LAOLA1: Die Vienna hat sehr große Sponsoren präsentiert, ist der Konkurrenz in der Hinsicht wohl überlegen, zudem hat man noch einen guten Ruf. Wie professionell wird bei der Vienna gearbeitet und die Pflichten erfüllt?

Hlinka: Wir versuchen alles, so professionell wie möglich zu arbeiten. Gerhard Krisch ist ein Garant für sehr gute Menschenführung, für ein Management, das gut funktioniert. Ich denke schon, dass wir gut aufgestellt sind. Aber auf der anderen Seite ist es für uns eine gewisse Pflicht, den Menschen, die hinter dem Verein stehen, zu geben, was sie verdient haben. Die Vienna ist kein unbekannter Verein, die Vienna kennt man, die Vienna ist der älteste Verein Österreichs und jeder würde sie gerne höher sehen. Wir haben eine gewisse Fan-Gemeinde, das ist großartig, aber nicht selbstverständlich in der 2. Landesliga. Das sind Faktoren, die eine sehr starke Rolle spielen. Mit professioneller Arbeit kann man das erreichen. Im Amateurbereich musst du gewisse Dinge beachten, die im Profi-Bereich überhaupt keine Rolle spielen. Die Spieler arbeiten, studieren, das muss man auch bei der Trainingsplanung, Dosierung und Intensität einplanen. Auch ich muss das erst richtig gestalten, aber es gelingt uns bisher ganz gut. Ich bin guter Dinge, dass wir auf einem sehr guten Weg sind. Aber es haben schon viele Vereine davor probiert, wenn ich an den GAK, Vorwärts Steyr oder Vienna denke, die schon vor ein paar Jahren vielleicht den Aufstieg in die 2. Bundesliga schaffen wollten und es hat trotzdem aus irgendeinem Grund nicht geklappt. Das ist mir schon bewusst und deshalb bin ich immer ein Fan der Bescheidenheit. Ich greife immer lieber von unten an.

LAOLA1: Du stehst noch am Anfang deiner Trainerkarriere. Wo siehst du dich in ein paar Jahren? Was ist dein persönliches Ziel als Coach?

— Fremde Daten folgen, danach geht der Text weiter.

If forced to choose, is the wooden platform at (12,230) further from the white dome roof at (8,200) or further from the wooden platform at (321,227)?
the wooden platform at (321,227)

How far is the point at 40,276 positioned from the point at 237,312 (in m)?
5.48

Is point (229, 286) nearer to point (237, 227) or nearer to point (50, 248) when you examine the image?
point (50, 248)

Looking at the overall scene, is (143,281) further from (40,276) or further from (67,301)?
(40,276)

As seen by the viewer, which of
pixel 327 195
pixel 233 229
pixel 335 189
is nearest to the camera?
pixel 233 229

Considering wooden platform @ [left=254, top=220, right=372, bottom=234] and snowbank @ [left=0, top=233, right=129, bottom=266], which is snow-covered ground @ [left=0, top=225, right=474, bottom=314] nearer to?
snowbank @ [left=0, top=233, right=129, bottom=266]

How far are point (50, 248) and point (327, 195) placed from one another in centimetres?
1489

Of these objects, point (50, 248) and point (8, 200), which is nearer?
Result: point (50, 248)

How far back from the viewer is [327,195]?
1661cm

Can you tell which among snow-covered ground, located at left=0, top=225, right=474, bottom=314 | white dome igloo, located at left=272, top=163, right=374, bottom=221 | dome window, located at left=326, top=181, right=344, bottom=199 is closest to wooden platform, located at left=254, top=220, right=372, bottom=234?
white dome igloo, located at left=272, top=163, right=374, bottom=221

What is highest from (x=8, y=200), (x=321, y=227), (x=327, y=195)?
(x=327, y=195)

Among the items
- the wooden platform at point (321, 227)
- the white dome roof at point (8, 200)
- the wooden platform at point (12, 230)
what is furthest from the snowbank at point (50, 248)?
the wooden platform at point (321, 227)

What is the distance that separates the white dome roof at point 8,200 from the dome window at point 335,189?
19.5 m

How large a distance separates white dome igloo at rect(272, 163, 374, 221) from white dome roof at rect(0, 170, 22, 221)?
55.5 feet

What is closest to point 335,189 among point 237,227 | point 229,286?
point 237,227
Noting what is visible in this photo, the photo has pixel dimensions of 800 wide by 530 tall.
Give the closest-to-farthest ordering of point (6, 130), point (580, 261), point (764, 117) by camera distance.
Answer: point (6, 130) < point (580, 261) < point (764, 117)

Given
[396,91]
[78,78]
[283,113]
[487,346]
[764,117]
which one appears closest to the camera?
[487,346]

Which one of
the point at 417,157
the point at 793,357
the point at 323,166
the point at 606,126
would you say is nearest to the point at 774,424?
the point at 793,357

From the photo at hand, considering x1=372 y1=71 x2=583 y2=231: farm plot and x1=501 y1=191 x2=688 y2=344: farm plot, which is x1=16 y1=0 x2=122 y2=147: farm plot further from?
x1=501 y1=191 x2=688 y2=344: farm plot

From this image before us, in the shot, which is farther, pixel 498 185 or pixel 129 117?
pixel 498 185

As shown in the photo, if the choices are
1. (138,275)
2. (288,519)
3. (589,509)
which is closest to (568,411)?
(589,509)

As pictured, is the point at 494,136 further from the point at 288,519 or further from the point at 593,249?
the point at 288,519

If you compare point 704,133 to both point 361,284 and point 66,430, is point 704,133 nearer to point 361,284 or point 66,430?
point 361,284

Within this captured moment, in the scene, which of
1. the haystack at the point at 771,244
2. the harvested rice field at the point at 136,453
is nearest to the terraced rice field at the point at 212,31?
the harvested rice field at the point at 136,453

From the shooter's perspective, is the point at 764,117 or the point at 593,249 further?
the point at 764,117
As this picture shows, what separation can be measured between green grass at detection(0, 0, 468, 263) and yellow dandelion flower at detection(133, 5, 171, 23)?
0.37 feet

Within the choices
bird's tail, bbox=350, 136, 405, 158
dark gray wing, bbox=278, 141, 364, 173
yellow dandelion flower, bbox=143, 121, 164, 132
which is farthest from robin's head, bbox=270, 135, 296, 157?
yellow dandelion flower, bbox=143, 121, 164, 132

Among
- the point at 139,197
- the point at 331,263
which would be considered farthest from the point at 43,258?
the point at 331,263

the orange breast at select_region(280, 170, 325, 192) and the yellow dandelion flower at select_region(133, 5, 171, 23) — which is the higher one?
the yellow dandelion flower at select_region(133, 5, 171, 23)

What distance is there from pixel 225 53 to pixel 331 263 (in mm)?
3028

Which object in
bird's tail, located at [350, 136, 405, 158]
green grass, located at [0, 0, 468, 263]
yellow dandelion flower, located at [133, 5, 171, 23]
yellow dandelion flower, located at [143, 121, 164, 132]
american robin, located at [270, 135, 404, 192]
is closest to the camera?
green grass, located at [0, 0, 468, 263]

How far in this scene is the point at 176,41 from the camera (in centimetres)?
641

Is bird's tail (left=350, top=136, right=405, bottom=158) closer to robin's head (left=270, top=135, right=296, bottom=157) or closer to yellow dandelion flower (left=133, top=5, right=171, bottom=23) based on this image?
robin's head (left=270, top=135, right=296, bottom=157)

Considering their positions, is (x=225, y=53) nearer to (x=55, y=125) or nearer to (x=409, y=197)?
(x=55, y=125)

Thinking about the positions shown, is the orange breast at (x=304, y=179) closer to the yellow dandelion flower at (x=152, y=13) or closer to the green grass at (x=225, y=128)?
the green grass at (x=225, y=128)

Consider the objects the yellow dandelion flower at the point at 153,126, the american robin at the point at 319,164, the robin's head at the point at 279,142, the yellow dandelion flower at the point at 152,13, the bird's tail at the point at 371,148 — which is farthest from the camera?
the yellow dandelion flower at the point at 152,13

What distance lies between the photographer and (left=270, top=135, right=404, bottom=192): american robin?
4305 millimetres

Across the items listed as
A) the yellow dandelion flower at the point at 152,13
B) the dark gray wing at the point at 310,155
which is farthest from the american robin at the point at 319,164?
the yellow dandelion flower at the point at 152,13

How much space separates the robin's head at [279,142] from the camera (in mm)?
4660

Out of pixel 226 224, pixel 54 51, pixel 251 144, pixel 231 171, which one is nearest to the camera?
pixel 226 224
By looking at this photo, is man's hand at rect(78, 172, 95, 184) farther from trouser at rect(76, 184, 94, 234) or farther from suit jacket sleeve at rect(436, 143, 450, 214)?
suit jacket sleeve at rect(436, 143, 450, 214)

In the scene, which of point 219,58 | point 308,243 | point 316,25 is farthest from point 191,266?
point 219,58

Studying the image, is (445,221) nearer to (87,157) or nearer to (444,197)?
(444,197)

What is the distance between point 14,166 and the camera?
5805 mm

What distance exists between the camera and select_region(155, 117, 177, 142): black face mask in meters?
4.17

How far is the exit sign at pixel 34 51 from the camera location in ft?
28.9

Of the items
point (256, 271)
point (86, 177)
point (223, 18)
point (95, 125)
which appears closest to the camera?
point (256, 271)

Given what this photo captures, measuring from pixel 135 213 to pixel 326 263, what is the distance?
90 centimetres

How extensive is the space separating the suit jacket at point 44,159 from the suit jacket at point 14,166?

Hlinka: Ich habe diese Diskussion um die UEFA-Pro-Lizenz mit vielen Trainern mitbekommen. Das ist, was ich früher oder später anstreben werde. Aber im Grunde genommen geht es mir in erster Linie um die Erfahrung. Ich bin noch ein junger Trainer, der vor zwei Jahren noch aktiv Fußball gespielt hat, der in den letzten zwei Jahren sehr viel gesehen hat – aus Sicht eines Sportdirektors von einem tschechischen Erstligisten und als Co-Trainer bei Wr. Neustadt, wo wir um den Aufstieg gekämpft haben. Der Weg geht einfach weiter. Ich denke jetzt nicht an die nächsten zwei, drei Jahre, ich habe hier meine tägliche Arbeit zu erledigen und denke vielleicht über das Ziel diese Saison nach. Aber mehr ist es nicht. Was kommt, kannst du selber gestalten. Du kannst dich durch die Arbeit definieren und das ist mein Ziel. Ich denke nicht daran, wo ich in drei Jahren bin, vielleicht bin ich dann nicht mehr Trainer oder im Ausland. Ich will die Aufgabe so gut wie möglich erfüllen und der Vienna helfen. Wenn es mir gelingt, ist das eine wunderbare Geschichte. Warum sollte die Vienna nicht in fünf, sechs Jahren in der 2. Bundesliga spielen, wo man auch einen ganz anderen Status hat? Das gilt nicht nur für mich, sondern alle Mitarbeiter und die jungen Spieler mit viel Potenzial. Sie sind zwar nicht bei Rapid, Austria, Admira, aber bei uns. Wir wollen die richtigen Impulse setzen, aber alles braucht seine Zeit. Deshalb gehört eine gewisse Geduld und Beharrlichkeit auch dazu.